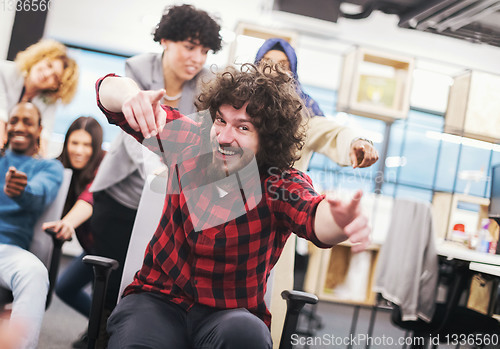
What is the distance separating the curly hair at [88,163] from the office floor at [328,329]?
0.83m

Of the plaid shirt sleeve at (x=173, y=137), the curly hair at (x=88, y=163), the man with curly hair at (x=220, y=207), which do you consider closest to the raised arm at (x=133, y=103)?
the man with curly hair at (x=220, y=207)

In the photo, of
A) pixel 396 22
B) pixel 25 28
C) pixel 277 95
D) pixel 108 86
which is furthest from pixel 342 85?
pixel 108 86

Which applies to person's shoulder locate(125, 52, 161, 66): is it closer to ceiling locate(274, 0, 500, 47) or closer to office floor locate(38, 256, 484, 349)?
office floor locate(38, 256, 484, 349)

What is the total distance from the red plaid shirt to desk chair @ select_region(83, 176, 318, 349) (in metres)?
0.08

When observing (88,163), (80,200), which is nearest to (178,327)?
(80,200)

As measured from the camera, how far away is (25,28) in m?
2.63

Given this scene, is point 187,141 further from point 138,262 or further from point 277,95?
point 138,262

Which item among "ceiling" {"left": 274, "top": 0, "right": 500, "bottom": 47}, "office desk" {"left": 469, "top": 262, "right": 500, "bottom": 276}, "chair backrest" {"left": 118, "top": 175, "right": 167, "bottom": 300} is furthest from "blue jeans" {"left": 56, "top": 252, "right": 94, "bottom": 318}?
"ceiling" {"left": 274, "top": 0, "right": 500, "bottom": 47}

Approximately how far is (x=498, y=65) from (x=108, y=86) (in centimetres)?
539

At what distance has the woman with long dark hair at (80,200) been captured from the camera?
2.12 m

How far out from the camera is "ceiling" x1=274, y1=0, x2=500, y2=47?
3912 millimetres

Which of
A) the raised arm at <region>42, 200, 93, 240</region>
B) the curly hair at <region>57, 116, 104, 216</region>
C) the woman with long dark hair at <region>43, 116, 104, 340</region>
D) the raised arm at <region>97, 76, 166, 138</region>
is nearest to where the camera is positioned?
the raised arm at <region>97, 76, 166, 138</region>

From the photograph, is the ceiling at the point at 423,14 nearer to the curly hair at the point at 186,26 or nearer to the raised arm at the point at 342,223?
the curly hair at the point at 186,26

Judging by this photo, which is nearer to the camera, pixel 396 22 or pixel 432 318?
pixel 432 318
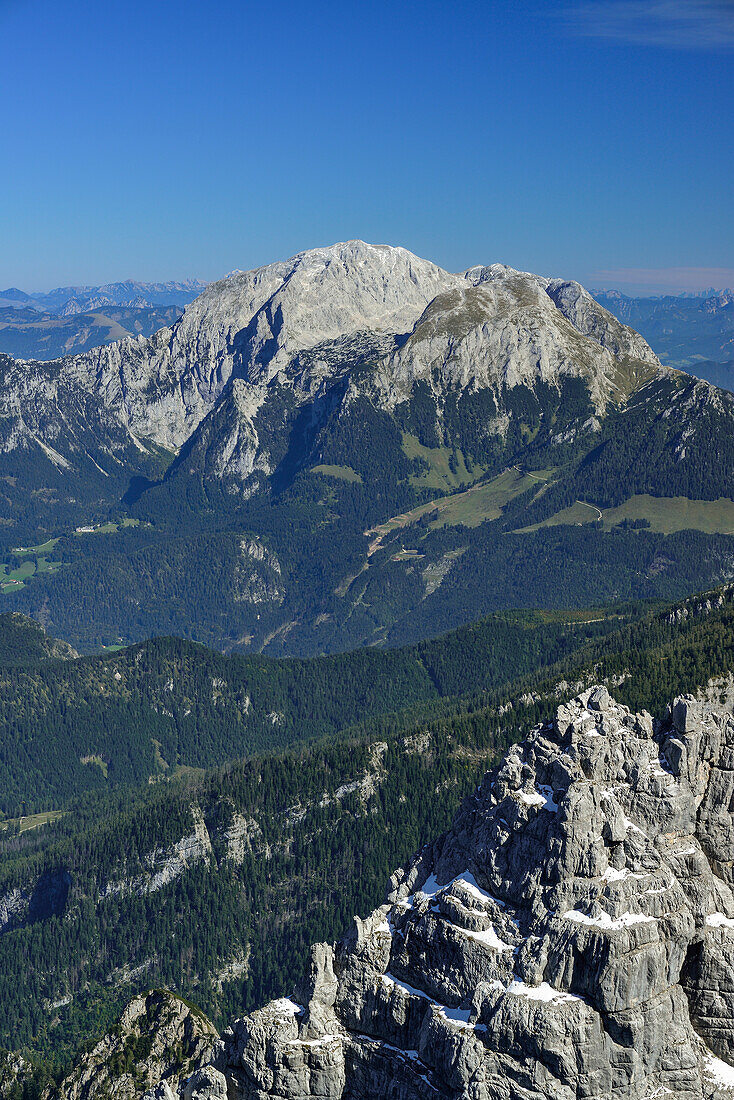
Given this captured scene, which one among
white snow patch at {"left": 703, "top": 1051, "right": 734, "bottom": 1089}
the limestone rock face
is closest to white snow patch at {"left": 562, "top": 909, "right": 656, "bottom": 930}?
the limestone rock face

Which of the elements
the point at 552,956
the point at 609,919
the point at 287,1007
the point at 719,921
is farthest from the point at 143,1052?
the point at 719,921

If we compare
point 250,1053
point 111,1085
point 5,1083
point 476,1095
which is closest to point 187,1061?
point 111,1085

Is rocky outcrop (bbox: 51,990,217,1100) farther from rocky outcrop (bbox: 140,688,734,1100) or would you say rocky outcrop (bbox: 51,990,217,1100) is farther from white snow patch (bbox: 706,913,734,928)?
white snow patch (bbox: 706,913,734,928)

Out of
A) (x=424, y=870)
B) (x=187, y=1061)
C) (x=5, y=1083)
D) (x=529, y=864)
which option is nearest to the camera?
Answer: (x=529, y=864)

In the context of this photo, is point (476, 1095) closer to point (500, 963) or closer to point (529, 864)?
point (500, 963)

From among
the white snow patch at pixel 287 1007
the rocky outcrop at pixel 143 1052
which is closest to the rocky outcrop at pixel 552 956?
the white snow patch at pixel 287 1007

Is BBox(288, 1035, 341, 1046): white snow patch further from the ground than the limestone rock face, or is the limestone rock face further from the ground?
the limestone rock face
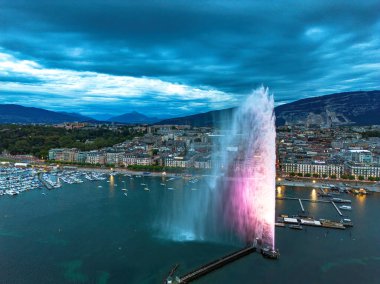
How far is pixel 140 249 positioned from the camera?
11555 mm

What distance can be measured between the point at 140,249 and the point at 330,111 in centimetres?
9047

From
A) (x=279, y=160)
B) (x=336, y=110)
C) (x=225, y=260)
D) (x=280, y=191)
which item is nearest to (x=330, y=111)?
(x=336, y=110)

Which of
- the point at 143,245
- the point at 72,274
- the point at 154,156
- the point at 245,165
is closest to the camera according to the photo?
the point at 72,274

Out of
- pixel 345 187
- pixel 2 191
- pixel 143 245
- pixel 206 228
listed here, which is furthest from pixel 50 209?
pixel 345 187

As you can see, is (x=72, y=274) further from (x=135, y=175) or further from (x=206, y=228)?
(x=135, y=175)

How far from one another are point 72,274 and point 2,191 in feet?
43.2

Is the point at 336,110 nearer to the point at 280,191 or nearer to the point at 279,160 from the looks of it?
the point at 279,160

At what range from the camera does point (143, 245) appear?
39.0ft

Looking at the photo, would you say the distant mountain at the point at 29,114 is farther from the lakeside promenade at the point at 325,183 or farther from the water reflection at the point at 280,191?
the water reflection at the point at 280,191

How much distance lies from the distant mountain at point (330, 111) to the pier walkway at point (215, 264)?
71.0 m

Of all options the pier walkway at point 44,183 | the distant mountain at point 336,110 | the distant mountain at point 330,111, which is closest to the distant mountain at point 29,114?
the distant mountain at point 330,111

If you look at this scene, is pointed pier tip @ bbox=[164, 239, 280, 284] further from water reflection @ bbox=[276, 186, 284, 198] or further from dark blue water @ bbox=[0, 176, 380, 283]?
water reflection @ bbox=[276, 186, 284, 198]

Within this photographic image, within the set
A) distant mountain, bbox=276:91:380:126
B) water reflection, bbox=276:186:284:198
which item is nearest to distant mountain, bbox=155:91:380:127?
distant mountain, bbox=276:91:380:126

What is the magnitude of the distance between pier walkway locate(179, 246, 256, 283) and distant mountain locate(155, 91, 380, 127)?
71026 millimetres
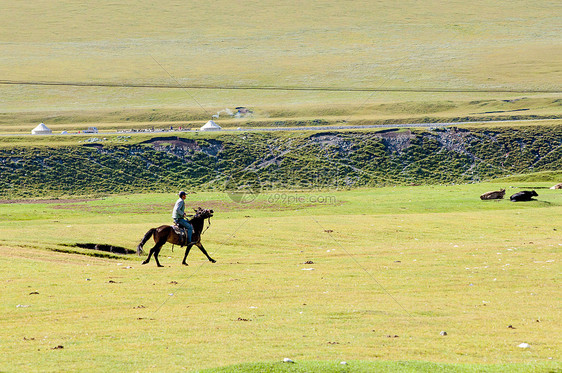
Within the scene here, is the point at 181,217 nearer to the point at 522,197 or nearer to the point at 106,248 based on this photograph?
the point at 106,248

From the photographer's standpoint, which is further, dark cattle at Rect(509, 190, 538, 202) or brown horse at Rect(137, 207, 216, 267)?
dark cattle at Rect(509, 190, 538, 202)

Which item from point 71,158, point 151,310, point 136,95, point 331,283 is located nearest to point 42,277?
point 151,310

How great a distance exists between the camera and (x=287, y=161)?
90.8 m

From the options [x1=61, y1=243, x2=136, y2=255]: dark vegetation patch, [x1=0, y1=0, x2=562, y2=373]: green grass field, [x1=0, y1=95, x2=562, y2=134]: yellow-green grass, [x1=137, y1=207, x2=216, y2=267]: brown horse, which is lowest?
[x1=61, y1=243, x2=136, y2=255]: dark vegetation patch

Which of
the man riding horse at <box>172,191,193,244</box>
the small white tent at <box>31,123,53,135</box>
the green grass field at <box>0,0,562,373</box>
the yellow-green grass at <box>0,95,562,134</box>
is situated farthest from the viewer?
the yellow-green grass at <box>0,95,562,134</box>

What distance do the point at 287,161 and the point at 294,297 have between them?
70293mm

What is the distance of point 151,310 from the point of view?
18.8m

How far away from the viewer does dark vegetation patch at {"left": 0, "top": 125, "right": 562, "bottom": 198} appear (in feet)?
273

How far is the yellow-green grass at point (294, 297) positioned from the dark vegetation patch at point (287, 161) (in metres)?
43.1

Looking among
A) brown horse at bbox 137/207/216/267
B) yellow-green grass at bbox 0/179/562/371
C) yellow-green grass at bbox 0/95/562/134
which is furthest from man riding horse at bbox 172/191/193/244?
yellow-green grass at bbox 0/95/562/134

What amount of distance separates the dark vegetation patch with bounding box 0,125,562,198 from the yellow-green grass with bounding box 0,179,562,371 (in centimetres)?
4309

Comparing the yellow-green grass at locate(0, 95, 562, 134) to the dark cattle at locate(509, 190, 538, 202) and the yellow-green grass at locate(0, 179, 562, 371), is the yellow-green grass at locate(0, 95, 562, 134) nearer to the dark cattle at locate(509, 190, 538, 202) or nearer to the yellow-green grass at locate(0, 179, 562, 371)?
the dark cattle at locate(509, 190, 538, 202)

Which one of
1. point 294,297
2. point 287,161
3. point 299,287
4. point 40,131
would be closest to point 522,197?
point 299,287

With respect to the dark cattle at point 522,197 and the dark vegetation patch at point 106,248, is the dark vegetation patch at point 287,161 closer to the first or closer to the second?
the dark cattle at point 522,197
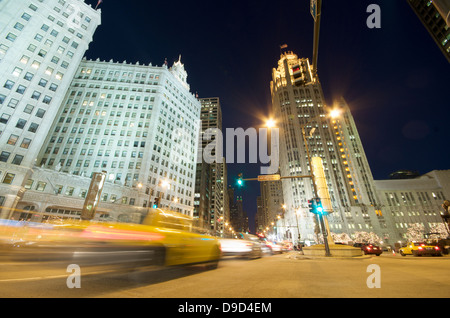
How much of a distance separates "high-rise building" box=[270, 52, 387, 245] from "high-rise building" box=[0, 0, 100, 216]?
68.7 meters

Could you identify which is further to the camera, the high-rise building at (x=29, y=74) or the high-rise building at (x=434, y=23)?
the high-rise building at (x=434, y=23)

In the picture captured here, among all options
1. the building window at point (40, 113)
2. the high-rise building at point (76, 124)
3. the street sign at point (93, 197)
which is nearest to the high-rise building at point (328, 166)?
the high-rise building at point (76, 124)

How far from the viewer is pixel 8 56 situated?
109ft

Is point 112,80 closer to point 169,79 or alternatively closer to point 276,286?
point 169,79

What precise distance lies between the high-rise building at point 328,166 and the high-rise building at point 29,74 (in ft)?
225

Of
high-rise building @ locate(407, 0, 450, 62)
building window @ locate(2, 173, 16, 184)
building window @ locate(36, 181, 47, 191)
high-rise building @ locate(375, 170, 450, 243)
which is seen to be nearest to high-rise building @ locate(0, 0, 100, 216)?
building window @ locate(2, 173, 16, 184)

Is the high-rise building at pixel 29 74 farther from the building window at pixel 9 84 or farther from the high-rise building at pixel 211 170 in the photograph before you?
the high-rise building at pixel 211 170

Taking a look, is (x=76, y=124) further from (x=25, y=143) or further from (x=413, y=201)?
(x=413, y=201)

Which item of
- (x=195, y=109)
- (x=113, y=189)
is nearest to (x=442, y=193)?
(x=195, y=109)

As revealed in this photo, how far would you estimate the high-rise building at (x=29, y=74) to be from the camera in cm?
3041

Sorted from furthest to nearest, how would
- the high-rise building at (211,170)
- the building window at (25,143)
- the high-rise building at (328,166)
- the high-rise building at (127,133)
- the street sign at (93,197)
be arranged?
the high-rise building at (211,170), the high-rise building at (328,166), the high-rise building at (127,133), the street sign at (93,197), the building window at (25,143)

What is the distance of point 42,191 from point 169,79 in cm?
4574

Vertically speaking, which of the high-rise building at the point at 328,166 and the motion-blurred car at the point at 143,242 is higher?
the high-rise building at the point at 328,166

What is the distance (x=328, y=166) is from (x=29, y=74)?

..........

→ What you have to do:
Copy out the items word for word, starting with the line that contains "Is the high-rise" and running through the last line of the items, with both of those lines included.

→ Solution to the exercise:
Is the high-rise building at pixel 29 74 farther from the building window at pixel 9 84 or farther from the high-rise building at pixel 211 170 in the photograph before you?
the high-rise building at pixel 211 170

Taking a look, is (x=76, y=124) further from (x=25, y=143) or further from (x=413, y=201)?
(x=413, y=201)

Which item of
- (x=195, y=109)
- (x=113, y=189)
is nearest to (x=442, y=193)?
(x=195, y=109)

As revealed in this photo, how far would you estimate the high-rise building at (x=29, y=74) to be from the camera in cm?
3041

Sorted from furthest to nearest, how would
- the high-rise building at (211,170)
- the building window at (25,143)
- the high-rise building at (328,166)
- the high-rise building at (127,133)
- the street sign at (93,197)
be arranged?
the high-rise building at (211,170), the high-rise building at (328,166), the high-rise building at (127,133), the street sign at (93,197), the building window at (25,143)

What is the distance of point 42,191 from point 169,79 in cm?
4574

Vertically speaking, which of the high-rise building at the point at 328,166 and the motion-blurred car at the point at 143,242 is higher?
the high-rise building at the point at 328,166

What is the distance (x=328, y=166) is from (x=29, y=74)?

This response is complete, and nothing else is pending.